「恐れながら申し上げます。魔王ライよ」

鉄仮面の女は、顔を上げると、ライに向かって話し出した。

「私達が、この身を捧げるのは…最強の王」

「最強の王だと?」

ライの眉が、はね上がった。

「はい。今、我らを身に纏う資格があるお方が、3人いらっしゃいます。魔王ライ!あなたと…」

鉄仮面の女は、目線を前に向け、

「天空の女神…。そして、赤の王と呼ばれる…」

立ち尽くす僕を見つめた。

「赤星浩一様でございます」

「な、何だと!」

予想外の答えに、苛立つライ。殺気が地上に降り注いだ。

そんなライの様子に頭を下げると、鉄仮面の女は立ち上がり、

「それに…すべてのパーツが揃ってはおりません!」

3人を交互に見て、

「すべてのパーツが揃い、真の盾が完成するまで…しばしお待ち下さい」

再び頭を下げると、僕らに背を向けて歩き出した。
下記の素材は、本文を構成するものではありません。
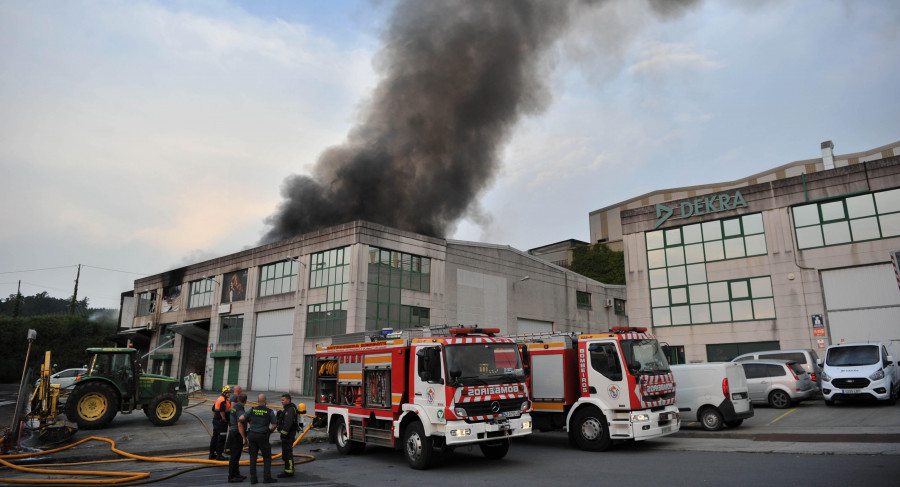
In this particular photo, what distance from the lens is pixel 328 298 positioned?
34.0m

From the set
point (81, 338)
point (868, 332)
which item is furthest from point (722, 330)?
point (81, 338)

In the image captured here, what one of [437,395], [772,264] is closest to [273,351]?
[437,395]

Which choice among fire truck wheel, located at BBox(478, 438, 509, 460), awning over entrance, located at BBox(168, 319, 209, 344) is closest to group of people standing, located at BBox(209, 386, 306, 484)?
fire truck wheel, located at BBox(478, 438, 509, 460)

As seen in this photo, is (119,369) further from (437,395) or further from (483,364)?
(483,364)

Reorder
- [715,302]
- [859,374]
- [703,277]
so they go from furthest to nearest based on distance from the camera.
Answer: [703,277] → [715,302] → [859,374]

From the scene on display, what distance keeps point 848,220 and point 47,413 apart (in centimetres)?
3051

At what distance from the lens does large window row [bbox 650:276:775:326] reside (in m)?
25.6

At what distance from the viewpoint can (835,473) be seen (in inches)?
316

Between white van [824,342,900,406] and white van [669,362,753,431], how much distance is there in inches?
165

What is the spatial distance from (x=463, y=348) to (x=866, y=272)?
2177 cm

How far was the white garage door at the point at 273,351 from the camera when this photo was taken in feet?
117

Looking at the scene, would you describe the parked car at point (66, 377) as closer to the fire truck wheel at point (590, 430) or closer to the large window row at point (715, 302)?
the fire truck wheel at point (590, 430)

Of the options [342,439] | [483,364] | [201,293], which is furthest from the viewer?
[201,293]

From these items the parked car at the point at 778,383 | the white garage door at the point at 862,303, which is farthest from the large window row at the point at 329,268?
the white garage door at the point at 862,303
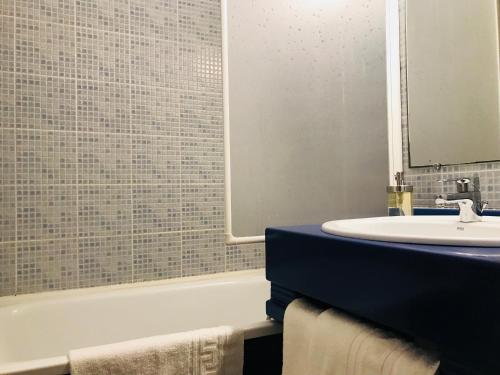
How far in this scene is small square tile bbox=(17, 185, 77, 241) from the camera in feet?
4.61

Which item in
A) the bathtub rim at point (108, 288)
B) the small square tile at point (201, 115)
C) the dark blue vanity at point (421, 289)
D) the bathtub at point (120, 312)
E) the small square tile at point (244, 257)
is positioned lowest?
the bathtub at point (120, 312)

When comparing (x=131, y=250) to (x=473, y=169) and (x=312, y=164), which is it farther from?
(x=473, y=169)

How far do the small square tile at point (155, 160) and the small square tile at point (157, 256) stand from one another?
0.77 ft

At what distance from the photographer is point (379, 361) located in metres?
0.64

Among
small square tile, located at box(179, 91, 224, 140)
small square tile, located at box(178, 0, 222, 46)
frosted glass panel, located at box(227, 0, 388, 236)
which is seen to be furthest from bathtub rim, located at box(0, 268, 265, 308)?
small square tile, located at box(178, 0, 222, 46)

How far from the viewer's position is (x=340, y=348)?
0.72m

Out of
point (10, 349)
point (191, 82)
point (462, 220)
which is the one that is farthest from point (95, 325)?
A: point (462, 220)

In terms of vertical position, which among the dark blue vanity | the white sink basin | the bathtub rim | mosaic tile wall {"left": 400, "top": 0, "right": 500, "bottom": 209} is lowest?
the bathtub rim

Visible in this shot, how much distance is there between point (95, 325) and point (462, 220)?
4.19 feet

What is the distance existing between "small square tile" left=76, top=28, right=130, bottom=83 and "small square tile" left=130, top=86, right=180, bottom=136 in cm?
9

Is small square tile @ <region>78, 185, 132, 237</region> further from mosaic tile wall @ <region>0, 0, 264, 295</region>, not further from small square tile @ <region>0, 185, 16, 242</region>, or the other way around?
small square tile @ <region>0, 185, 16, 242</region>

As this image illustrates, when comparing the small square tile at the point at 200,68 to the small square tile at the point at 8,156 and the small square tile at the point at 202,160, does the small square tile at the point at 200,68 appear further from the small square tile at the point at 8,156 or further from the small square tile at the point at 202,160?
the small square tile at the point at 8,156

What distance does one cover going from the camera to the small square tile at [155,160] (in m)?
1.57

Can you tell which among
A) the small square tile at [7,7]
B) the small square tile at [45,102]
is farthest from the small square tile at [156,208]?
the small square tile at [7,7]
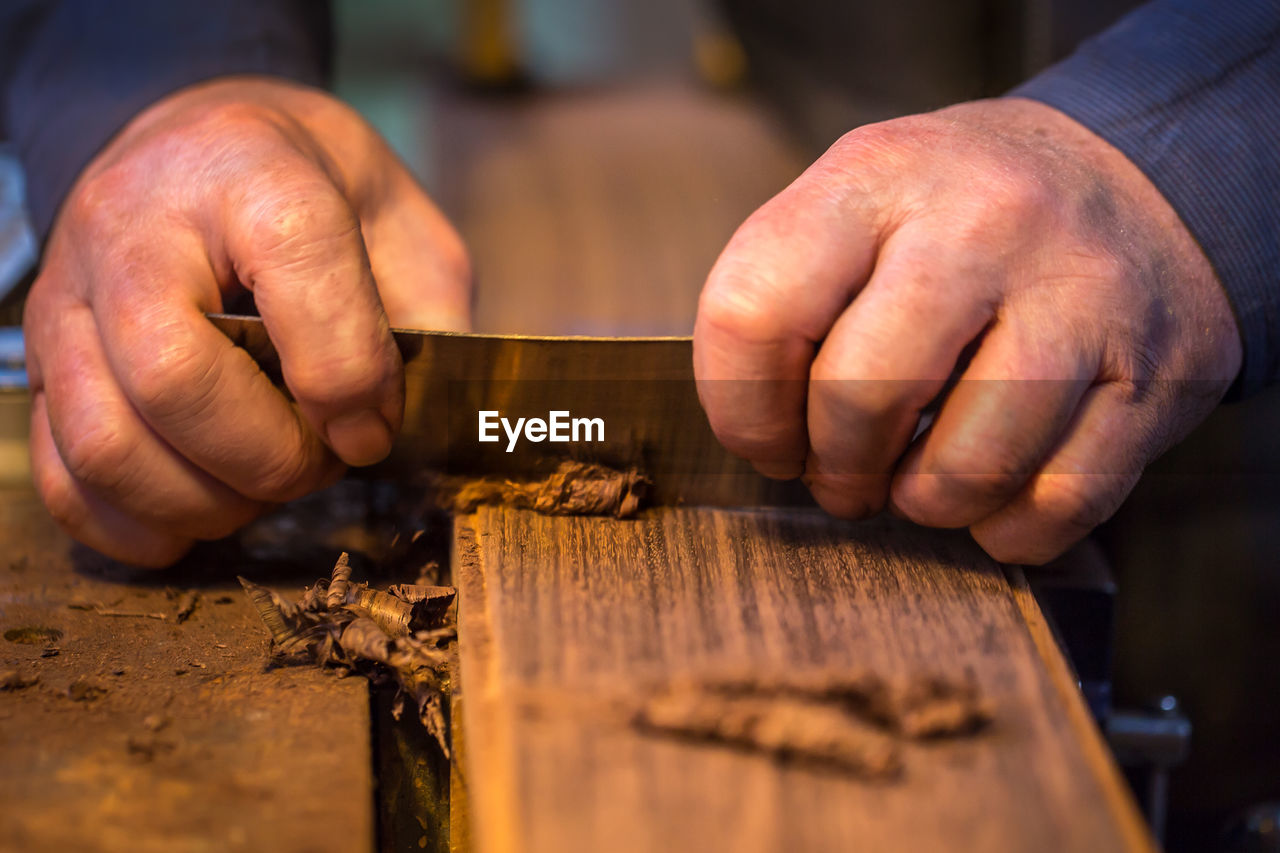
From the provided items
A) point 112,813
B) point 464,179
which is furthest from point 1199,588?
point 464,179

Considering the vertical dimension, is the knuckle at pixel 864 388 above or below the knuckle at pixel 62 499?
above

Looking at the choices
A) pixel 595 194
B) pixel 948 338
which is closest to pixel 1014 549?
pixel 948 338

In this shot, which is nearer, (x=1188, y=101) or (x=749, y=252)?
(x=749, y=252)

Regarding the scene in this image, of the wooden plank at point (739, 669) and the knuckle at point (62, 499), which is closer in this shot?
the wooden plank at point (739, 669)

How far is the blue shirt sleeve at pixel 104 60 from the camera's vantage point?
1445 mm

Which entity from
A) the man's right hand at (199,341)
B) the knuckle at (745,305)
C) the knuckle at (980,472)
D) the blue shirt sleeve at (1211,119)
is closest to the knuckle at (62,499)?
the man's right hand at (199,341)

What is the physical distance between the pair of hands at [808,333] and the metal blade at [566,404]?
33 mm

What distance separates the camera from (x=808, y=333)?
0.75 m

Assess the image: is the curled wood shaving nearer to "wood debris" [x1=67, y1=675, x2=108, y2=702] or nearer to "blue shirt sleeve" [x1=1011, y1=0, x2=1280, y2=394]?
"wood debris" [x1=67, y1=675, x2=108, y2=702]

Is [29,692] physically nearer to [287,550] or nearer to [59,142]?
[287,550]

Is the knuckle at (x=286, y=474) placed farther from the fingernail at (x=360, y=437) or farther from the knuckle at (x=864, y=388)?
the knuckle at (x=864, y=388)

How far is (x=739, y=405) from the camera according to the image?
2.58 feet

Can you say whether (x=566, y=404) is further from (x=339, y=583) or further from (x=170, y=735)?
(x=170, y=735)

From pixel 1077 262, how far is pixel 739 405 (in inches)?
11.3
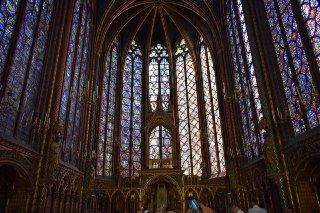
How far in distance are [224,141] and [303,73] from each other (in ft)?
32.6

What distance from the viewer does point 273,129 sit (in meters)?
12.5

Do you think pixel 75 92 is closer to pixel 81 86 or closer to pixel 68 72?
pixel 81 86

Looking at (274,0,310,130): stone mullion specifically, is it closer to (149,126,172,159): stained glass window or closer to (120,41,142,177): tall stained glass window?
(149,126,172,159): stained glass window

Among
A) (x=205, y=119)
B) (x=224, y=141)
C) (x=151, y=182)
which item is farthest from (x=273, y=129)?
(x=205, y=119)

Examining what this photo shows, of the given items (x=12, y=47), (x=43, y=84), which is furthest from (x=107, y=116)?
(x=12, y=47)

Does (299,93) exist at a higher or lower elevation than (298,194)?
higher

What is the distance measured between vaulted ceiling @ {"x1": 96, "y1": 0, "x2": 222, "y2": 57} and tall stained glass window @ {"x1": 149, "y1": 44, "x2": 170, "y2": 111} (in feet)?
3.05

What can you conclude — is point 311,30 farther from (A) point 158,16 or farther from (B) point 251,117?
(A) point 158,16

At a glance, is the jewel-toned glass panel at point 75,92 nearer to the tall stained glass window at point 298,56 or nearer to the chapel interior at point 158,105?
the chapel interior at point 158,105

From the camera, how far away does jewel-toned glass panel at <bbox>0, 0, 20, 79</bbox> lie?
10172 mm

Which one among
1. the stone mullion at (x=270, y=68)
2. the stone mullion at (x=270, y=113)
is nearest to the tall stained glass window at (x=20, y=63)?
the stone mullion at (x=270, y=113)

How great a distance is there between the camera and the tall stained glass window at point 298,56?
10445mm

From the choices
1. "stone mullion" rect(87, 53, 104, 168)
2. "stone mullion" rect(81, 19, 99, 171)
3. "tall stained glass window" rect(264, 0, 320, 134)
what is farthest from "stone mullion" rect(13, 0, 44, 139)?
"tall stained glass window" rect(264, 0, 320, 134)

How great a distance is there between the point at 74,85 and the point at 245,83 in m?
10.7
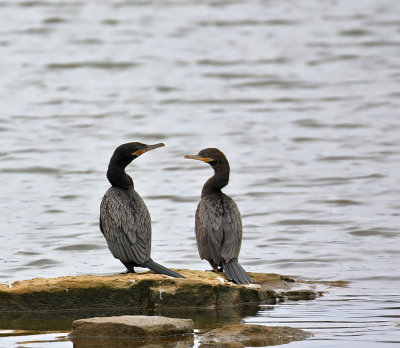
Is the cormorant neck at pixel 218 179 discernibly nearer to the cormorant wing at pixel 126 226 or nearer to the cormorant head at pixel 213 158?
the cormorant head at pixel 213 158

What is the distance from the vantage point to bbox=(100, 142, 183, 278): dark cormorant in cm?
882

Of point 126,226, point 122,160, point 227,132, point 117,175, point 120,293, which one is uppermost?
point 122,160

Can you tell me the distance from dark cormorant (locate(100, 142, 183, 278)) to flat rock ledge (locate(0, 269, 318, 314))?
0.42 metres

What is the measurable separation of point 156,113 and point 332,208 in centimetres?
721

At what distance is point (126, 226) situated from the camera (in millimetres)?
8930

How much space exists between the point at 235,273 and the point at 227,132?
9.47m

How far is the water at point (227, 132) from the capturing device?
10.8m

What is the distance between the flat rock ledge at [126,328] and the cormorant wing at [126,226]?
5.42 ft

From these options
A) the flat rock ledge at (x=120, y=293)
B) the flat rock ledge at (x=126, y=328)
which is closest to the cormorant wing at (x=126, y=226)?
the flat rock ledge at (x=120, y=293)

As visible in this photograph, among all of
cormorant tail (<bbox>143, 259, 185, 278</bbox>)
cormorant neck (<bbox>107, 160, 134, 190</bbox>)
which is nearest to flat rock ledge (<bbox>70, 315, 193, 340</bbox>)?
cormorant tail (<bbox>143, 259, 185, 278</bbox>)

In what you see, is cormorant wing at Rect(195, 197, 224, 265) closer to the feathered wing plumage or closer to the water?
the feathered wing plumage

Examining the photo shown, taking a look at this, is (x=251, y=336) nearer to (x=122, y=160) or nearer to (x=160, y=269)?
(x=160, y=269)

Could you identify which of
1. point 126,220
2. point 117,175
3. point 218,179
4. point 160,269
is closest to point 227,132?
point 218,179

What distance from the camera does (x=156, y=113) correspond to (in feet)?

その後を、3人も続く。

「待って!勝手に動くな!」

ライが、攻撃を仕掛けようとしたが、僕は彼女達とライの間に立った。

「赤星浩一!」

ライが、僕に手を突きだした。その軌道上に、アルテミアが立った。

「アルテミア!退かぬか!」

躊躇うことなく、攻撃しょうとした瞬間、ライは突然苦しみだした。

「お、おのれ!バイラめ!」

ライは真の力を取り戻す為に、体をわけていたバイラを再び吸収した。

しかし、長い間離れていた為に…自我は別々になっていた。

その吸収したバイラの細胞が、ライの中で暴れていたのだ。

「ま、まだ!邪魔をするのか!」

体をかきむしり、バイラの部分を排除することを考えたが、そうすれば…力が数段落ちることはわかっていた。

ライは歯軋りした。

そんなライをアルテミアに任せると、僕は鉄仮面の女逹に言った。

「これ以上は、進むな。奥に行くようならば、相手をしょう」

その言葉に、鉄仮面達は足を止めた。

「どうやら…本気のようですね」

軽く笑った鉄仮面の女は、もう1人…森の中から近付いて来る気配に気づいた。